States have developed substantial bodies of law addressing the question whether corporate receipts (or corporate debts) may be imputed to investors or managers. These principles, which go under the rubric "piercing the corporate veil," are presumptively applicable when a question of attribution arises under federal law — as it may in tax, pension, labor, securities, and bankruptcy proceedings, among other fields. See, e.g., Central States, Pension Fund v. Art Pape Transfer, Inc., 79 F.3d 651 (7th Cir. 1996); In re Deist Forest Products, Inc., 850 F.2d 340 (7th Cir. 1988); Mayer v. Chesapeake Insurance Co., 877 F.2d 1154 (2d Cir. 1989). The prosecutor has not argued that state law must be overridden in order to achieve any policy stated in, or reasonably imputable to, the Sentencing Guidelines. Application Note 18 calls for receipts to be allocated; how the proceeds are carved up among the three defendants (Joseph, Monte, and the corporation) does not appear to be vital to sentencing policy. It is enough that each dollar count once. That the United States indicted the corporation implies a belief that it had a separate legal existence; that the judge accepted its plea of guilty shows that the district court, too, treated it as an entity distinct from Joseph and Monte. If federal law allows it to stand as an entity capable of being indicted and convicted, Joseph Daniel Company may in principle be treated as the entity that derived the gross proceeds of the fraud.
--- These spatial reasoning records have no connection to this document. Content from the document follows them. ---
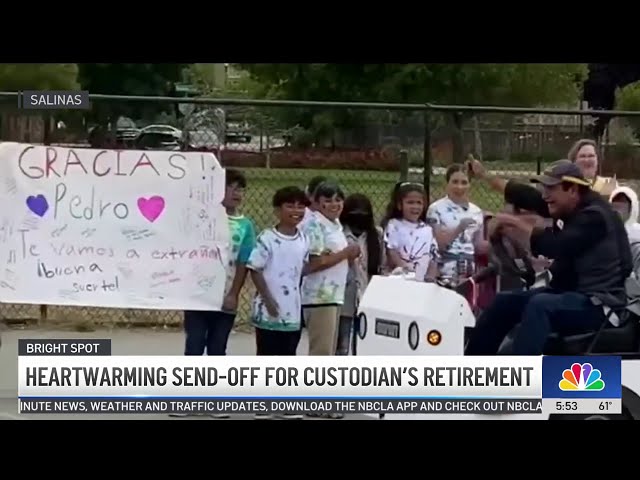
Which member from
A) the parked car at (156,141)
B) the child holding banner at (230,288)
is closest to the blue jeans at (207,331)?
the child holding banner at (230,288)

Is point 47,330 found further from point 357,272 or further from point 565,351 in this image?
point 565,351

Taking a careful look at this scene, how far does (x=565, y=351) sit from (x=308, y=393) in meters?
1.12

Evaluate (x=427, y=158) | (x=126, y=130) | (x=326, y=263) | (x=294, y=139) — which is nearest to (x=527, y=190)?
(x=427, y=158)

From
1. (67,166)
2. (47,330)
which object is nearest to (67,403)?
(47,330)

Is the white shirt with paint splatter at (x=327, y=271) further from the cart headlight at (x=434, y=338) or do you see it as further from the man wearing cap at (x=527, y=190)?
the man wearing cap at (x=527, y=190)

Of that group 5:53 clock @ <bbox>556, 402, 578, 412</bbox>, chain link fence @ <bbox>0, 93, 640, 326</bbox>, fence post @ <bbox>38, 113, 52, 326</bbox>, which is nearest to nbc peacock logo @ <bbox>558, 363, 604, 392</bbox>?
5:53 clock @ <bbox>556, 402, 578, 412</bbox>

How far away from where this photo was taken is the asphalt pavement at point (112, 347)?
6395 millimetres

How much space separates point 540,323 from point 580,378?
11.7 inches

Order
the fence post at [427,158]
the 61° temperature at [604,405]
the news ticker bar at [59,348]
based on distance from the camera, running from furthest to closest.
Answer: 1. the fence post at [427,158]
2. the 61° temperature at [604,405]
3. the news ticker bar at [59,348]

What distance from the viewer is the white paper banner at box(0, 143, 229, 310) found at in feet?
21.2

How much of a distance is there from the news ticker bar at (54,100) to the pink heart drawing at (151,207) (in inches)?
18.7

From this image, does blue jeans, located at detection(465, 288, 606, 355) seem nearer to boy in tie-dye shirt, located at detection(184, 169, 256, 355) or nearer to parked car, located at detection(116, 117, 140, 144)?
boy in tie-dye shirt, located at detection(184, 169, 256, 355)

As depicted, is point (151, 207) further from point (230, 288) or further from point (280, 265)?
point (280, 265)

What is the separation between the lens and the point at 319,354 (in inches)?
255
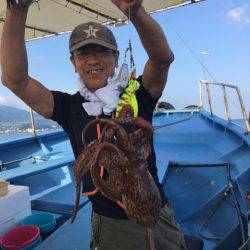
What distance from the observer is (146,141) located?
6.11 feet

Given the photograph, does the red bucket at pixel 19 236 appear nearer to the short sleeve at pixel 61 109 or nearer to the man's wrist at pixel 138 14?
the short sleeve at pixel 61 109

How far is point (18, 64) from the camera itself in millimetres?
2260

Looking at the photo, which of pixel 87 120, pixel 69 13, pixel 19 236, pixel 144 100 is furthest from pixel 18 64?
pixel 69 13

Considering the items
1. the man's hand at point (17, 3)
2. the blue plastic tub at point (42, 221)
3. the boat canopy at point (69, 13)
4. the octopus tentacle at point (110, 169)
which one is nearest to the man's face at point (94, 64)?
the man's hand at point (17, 3)

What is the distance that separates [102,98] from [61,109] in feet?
1.48

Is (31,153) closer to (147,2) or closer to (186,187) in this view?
(186,187)

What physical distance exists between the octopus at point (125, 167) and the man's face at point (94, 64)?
2.67 feet

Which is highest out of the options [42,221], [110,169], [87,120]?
[87,120]

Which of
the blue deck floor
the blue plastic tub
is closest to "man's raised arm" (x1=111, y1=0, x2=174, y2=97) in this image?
the blue deck floor

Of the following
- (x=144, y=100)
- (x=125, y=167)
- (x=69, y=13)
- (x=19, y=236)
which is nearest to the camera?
(x=125, y=167)

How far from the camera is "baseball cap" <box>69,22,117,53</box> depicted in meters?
2.35

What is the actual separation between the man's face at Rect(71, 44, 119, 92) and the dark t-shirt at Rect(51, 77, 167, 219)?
232 millimetres

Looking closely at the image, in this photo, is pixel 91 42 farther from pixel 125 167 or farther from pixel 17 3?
pixel 125 167

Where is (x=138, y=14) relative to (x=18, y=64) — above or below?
above
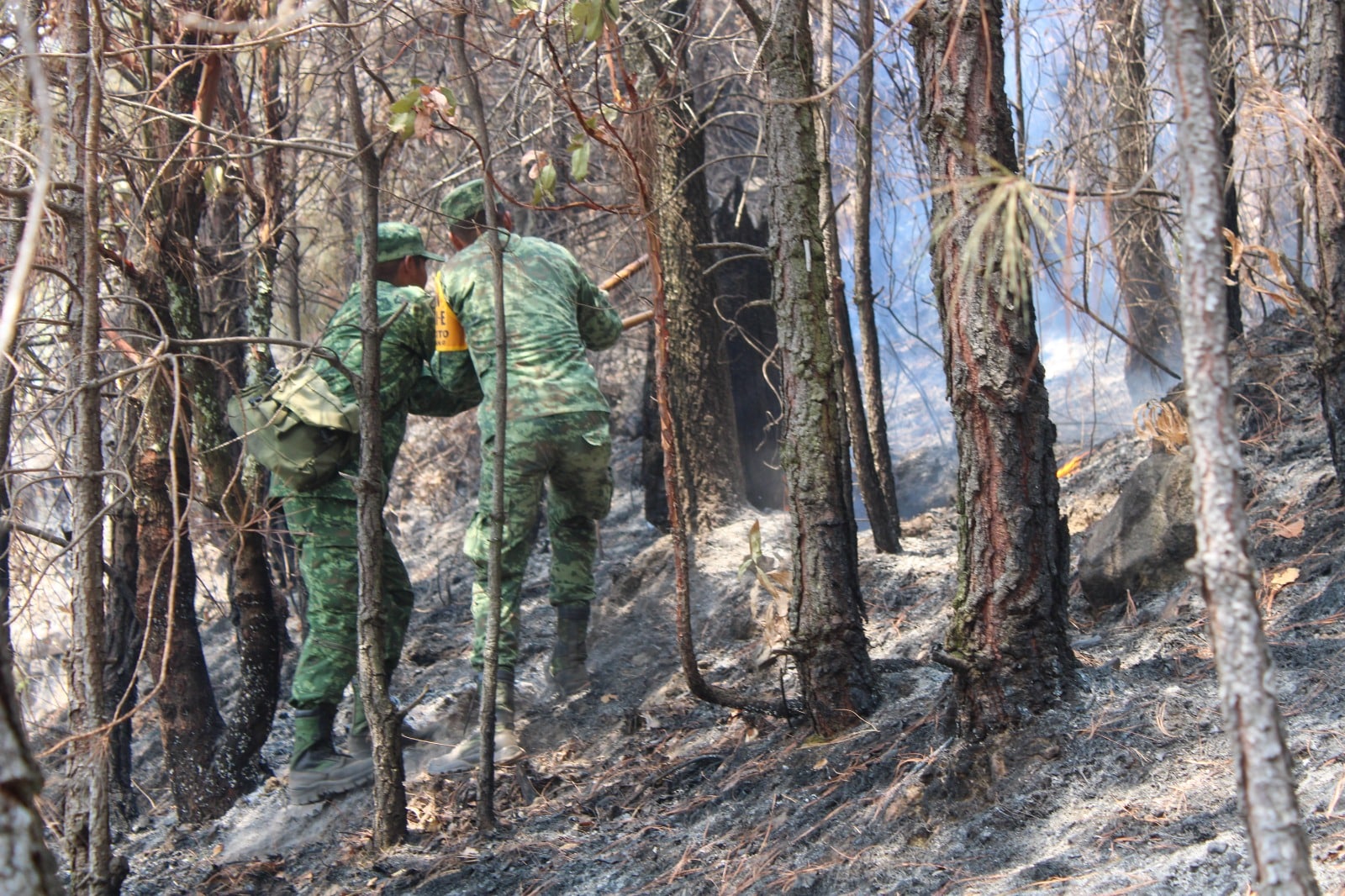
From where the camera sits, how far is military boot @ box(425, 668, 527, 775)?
4.01m

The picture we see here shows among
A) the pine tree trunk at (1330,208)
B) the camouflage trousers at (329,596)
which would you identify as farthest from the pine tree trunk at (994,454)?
the camouflage trousers at (329,596)

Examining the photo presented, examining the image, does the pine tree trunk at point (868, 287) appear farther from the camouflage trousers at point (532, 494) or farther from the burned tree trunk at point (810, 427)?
the burned tree trunk at point (810, 427)

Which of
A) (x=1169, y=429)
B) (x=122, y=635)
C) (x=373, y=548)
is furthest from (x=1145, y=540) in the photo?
(x=122, y=635)

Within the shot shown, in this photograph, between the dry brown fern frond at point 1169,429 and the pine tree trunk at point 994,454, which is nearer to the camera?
the pine tree trunk at point 994,454

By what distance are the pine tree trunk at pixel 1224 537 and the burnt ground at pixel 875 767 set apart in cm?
57

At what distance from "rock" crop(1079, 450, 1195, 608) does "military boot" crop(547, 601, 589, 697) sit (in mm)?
2018

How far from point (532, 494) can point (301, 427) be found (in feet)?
2.93

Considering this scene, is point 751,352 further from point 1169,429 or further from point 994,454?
point 994,454

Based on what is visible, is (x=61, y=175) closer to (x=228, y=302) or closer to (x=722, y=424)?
(x=228, y=302)

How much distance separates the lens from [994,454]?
9.07 ft

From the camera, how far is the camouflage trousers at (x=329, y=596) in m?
4.19

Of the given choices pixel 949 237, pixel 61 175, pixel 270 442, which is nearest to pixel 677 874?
pixel 949 237

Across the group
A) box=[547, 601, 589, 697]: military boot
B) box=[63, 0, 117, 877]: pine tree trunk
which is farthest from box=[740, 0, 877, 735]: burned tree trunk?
box=[63, 0, 117, 877]: pine tree trunk

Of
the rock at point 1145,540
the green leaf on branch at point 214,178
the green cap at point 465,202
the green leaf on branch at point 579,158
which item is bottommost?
the rock at point 1145,540
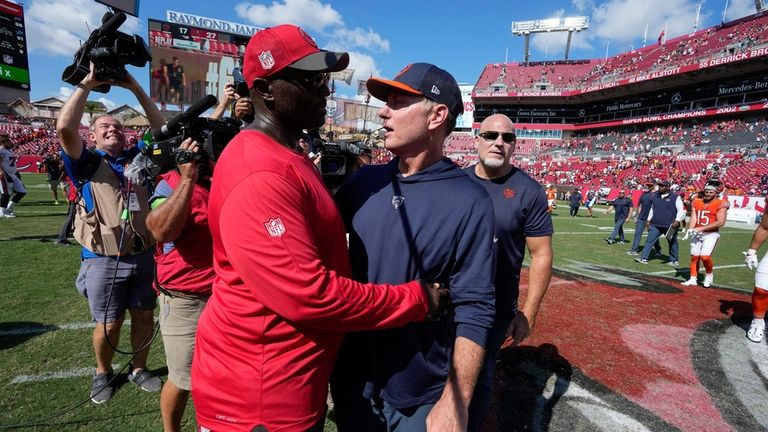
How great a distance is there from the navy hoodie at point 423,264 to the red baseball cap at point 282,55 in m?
0.62

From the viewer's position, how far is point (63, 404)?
297cm

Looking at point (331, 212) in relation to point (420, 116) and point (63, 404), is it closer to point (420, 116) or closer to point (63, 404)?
point (420, 116)

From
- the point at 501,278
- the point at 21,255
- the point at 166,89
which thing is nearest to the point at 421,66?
the point at 501,278

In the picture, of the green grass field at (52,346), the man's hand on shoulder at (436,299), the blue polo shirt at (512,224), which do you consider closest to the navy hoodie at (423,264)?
the man's hand on shoulder at (436,299)

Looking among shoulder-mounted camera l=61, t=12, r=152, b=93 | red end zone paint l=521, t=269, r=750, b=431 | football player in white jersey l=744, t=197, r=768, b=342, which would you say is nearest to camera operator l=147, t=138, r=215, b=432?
shoulder-mounted camera l=61, t=12, r=152, b=93

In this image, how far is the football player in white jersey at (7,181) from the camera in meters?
10.3

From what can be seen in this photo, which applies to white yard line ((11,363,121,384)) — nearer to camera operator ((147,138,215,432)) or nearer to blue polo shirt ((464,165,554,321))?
camera operator ((147,138,215,432))

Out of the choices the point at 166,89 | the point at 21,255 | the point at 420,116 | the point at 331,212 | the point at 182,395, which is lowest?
the point at 21,255

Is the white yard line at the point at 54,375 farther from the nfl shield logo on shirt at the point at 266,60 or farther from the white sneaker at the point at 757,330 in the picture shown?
the white sneaker at the point at 757,330

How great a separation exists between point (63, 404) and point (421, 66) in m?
3.69

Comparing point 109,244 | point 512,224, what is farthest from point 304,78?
point 109,244

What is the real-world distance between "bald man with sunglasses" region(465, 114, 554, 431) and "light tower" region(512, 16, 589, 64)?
7696 centimetres

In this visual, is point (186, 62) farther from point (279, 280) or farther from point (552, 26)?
point (552, 26)

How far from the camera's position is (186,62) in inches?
1352
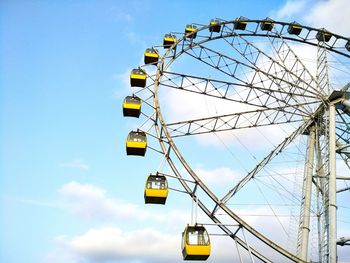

The Joseph Daniel Company was incorporated in Illinois law, so that is the place to turn — not that the choice matters much, as most states follow the same approach. We canvassed Illinois law in Sea-Land Services, Inc. v. Pepper Source, 941 F.2d 519 (7th Cir. 1991), and concluded that the corporate form may be disregarded only if it has been used to deceive persons dealing with the business. That the entrepreneur exercises autocratic control (something much emphasized by the district judge) does not justify disregarding the corporate form and equating the firm with its manager. (Recall the discussion of Don King above.) The Bank knew that it was dealing with a corporation, so there was no deceit on that front. Perhaps, however, Joseph formed the corporation, and used Monte as nominal owner, in order to deceive or hide assets from someone else. At oral argument the prosecutor contended that Joseph was trying to secrete assets from his creditors in an earlier bankruptcy; and if some debts passed through that bankruptcy undischarged and Joseph used the corporate form to avoid payment, then Illinois law might look through the corporate form to attribute the firm's receipts and debts to Joseph personally. Some of the district judge's statements during sentencing suggest that he thought that the corporate form had been used to defraud creditors; but so much else of the judge's discussion suggests that he was relying simply on the fact that it was a closely held corporation that it would be imprudent to seize on these statements as a ground of affirmance. The district judge ought to address this question directly. As with other matters of characterization accomplished by applying established law to particular facts, appellate review is deferential; but first we must be sure that the right body of legal principles has been consulted.

The judgment of the district court is vacated, and the case is remanded for two purposes: first, to remove from the restitution obligation the items we have mentioned; second, to decide whether under Illinois veil-piercing principles Joseph is personally accountable for the receipts and obligations of Joseph Daniel Company.